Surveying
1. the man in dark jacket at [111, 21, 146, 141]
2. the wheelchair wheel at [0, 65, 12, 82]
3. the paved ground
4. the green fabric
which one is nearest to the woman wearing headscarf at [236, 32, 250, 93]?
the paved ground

* * *

## PROBLEM TO WORK ON:
Can you rewrite the lines of the records above as a JSON list of strings, with one string per line and blank lines omitted?

## FINAL ANSWER:
[
  "Surveying",
  "1. the man in dark jacket at [111, 21, 146, 141]",
  "2. the wheelchair wheel at [0, 65, 12, 82]",
  "3. the paved ground",
  "4. the green fabric",
  "which one is nearest to the woman wearing headscarf at [236, 32, 250, 93]?",
  "the paved ground"
]